Just like we have the last several years, we got together with friends on the last Saturday in November for a traditional Norwegian julebakst. We used an obscene amount of butter and began the Christmas season right by making lots of cookies. And eating other fun stuff, too.
My Swedish neighbors have moved back to the motherland (and we miss them terribly!) so it was mostly wannabes this year, with the notable exception of the native Norwegian who taught my advanced grammar course at BYU last year. So, with my kids, the Tarjei and Julianna Gylseth family, LoriAnne Spear, and Dan Hill, we managed to make seven kinds of cookies in 3 hours! Well, technically eight, but the gluten-free krumkaker didn’t want to curl this year, so they were delicious pizzelles. I didn’t take a picture of them but the recipe is included.
Clockwise, from upper left: Berlinerkranser, Fattigmann, Tosca diamonds, Hazelnut jam thumbprints, Orange-saffron stamp cookies, Goro, and Rosettes. You can find the recipes here: syv-sorter-cookie-recipes-2016. The recipe for fattigmann is included in last year’s file. This year’s recipe collection includes one cookie we didn’t get time to make: hazelnut macaroons.

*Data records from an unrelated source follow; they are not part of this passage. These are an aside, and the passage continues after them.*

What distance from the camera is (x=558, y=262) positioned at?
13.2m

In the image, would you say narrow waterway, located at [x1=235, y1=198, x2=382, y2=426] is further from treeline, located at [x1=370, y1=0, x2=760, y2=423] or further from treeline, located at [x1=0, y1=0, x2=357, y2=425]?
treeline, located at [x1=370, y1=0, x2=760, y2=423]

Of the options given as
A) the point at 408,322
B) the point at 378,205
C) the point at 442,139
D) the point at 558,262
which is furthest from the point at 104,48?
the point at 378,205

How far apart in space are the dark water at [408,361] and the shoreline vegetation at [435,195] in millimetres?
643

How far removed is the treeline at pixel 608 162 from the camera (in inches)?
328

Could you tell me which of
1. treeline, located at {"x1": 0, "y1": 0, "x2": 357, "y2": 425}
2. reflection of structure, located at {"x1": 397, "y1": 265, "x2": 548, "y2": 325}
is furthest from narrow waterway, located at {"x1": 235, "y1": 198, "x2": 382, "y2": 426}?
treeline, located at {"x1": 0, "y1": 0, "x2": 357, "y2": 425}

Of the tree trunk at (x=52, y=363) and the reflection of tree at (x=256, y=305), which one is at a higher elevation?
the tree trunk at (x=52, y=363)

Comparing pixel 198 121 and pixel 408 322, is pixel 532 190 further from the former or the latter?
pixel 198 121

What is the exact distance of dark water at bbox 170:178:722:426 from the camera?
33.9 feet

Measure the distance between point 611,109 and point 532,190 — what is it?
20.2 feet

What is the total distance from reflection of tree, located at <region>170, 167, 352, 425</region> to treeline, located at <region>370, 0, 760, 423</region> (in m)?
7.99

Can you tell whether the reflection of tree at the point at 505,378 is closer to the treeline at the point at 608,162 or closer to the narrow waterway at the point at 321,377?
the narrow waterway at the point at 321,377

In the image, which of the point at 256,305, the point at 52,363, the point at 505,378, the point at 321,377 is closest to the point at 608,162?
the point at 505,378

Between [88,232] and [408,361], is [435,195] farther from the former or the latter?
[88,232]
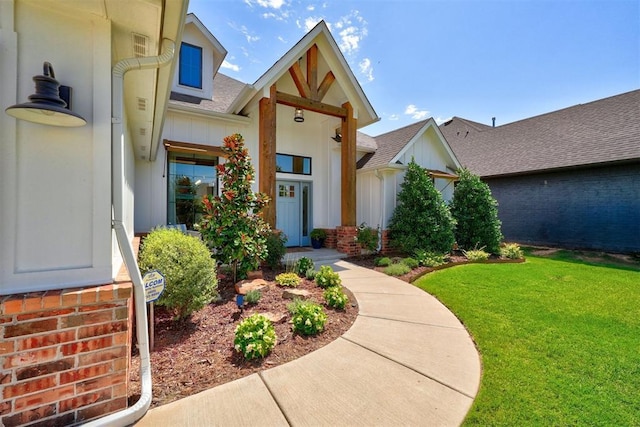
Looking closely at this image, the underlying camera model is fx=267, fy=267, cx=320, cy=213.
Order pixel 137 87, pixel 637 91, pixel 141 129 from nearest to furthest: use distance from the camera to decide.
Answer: pixel 137 87 → pixel 141 129 → pixel 637 91

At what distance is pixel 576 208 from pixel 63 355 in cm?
1646

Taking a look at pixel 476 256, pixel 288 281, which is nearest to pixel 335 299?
pixel 288 281

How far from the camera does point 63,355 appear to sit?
177 centimetres

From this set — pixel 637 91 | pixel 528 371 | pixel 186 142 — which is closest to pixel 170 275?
pixel 528 371

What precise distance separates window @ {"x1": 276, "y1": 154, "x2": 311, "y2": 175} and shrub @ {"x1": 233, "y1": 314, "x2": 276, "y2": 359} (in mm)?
6521

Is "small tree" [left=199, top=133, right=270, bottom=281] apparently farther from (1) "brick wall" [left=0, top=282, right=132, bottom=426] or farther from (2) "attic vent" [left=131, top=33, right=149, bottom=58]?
(1) "brick wall" [left=0, top=282, right=132, bottom=426]

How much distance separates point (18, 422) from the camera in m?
1.67

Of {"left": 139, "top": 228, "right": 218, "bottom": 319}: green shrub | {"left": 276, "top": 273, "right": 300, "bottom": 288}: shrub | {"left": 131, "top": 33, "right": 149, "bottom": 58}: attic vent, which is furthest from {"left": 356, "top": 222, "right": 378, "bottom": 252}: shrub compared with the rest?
{"left": 131, "top": 33, "right": 149, "bottom": 58}: attic vent

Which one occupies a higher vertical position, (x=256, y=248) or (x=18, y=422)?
(x=256, y=248)

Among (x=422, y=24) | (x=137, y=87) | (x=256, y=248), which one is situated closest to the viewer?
(x=137, y=87)

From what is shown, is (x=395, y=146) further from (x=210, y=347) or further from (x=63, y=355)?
(x=63, y=355)

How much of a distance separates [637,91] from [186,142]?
66.0 feet

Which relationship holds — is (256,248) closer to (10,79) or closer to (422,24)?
(10,79)

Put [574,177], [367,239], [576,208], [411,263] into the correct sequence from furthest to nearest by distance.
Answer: [574,177]
[576,208]
[367,239]
[411,263]
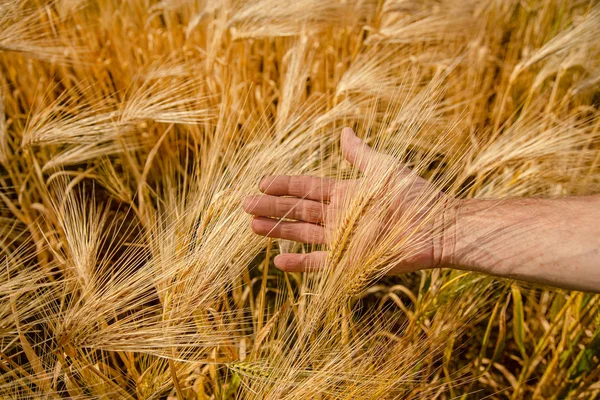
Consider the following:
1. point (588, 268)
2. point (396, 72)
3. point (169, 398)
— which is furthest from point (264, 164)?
point (396, 72)

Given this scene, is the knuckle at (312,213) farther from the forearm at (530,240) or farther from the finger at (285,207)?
the forearm at (530,240)

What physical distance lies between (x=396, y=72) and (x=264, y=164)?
2.83ft

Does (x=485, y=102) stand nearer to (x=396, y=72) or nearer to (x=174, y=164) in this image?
(x=396, y=72)

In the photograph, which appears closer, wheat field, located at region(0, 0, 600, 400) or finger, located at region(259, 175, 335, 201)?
wheat field, located at region(0, 0, 600, 400)

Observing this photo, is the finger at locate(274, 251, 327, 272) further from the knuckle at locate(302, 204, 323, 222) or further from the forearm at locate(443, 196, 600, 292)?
the forearm at locate(443, 196, 600, 292)

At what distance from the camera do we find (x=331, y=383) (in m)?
0.80

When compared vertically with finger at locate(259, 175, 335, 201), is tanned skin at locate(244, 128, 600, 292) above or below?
below

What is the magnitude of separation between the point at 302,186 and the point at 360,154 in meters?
0.13

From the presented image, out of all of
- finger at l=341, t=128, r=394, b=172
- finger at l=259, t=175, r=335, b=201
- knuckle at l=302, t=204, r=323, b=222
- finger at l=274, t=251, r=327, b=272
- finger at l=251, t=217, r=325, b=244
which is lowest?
finger at l=274, t=251, r=327, b=272

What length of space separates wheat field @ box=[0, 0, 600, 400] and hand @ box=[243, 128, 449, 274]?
3cm

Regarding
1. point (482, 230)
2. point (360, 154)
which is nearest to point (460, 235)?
point (482, 230)

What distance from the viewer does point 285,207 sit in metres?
1.03

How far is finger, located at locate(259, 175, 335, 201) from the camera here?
1023 mm

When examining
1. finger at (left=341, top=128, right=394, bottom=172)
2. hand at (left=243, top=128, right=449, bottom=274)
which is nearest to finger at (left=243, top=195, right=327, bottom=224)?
hand at (left=243, top=128, right=449, bottom=274)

I had a fun time choosing the recipes for this year. I scoured various hashtags on Instagram to find authentic varieties I hadn’t made before, then I Googled some things to find recipes that might work. I also went through all my Scandinavian cookbooks to see what I might have missed before. I don’t pretest the recipes too much so there’s always an element of excitement and surprise as we go at it each year. (But don’t worry, the pdf file is revised after the bake-fest and before I post it here.) Lucky for me, my birthday comes right before Cookie Day, so I was fortunate to get the goro iron and a rosette set to use this year. Yay!
So, baking notes: The Berlinerkranser failed last year because the dough was too dry. This year’s recipe is better. I would advise adding the flour slowly and testing the dough by taking a small snake of dough and bending it. If it breaks too easily or won’t make the right shape, there is a little too much flour.
For the Tosca diamonds, we used parchment in the pan and that was perfect. This is an easy bar to make. Be generous with the caramel at the end! Yum.
This recipe for hazelnut jam thumbprints may be the best version of this cookie I have ever had. Sometimes these can be overly-buttery and yet dry and thick in the mouth. This version is neither. Very rich, yes, but with the addition of the almond extract and the toasted hazelnuts, it’s a perfect balance to the butter and jam. We recommend making them rather small.
The Orange-saffron stamp cookies were my favorite. Must be the cream cheese and the orange flavors. I love that combination. I made this dough ahead of time and had it wrapped in a roll in the fridge so it was easy to just cut and stamp. We made these kind of thick and they were perfect. This one will get repeated.
The Goro rectangles were new to me, but I read several recipes before trying them. We didn’t test the looser of the two doughs- simply not enough time this year. But the first dough is great. We used this Bethany Housewares goro iron on a flat-surface electric stove even though it was made for a standard coil-type electric cook top. We just had to be careful to keep the cast aluminum outside the heat ring so that it didn’t melt to the stove. It took longer because a flat cook top cycles its heat on and off, but we managed anyway. Very nice cookie, though. I like it.
The Rosettes were something I remember my mother making once or twice. The trick to this one was to get the iron nice and hot before trying to fry a dough on it. They had a harder time coming off of a cooler iron (i.e. the first ones always stuck to the shape). But those were fun, too. Good with jam, by the way.
So, to you and yours, we wish you a god jul! May you have as much fun baking as we did!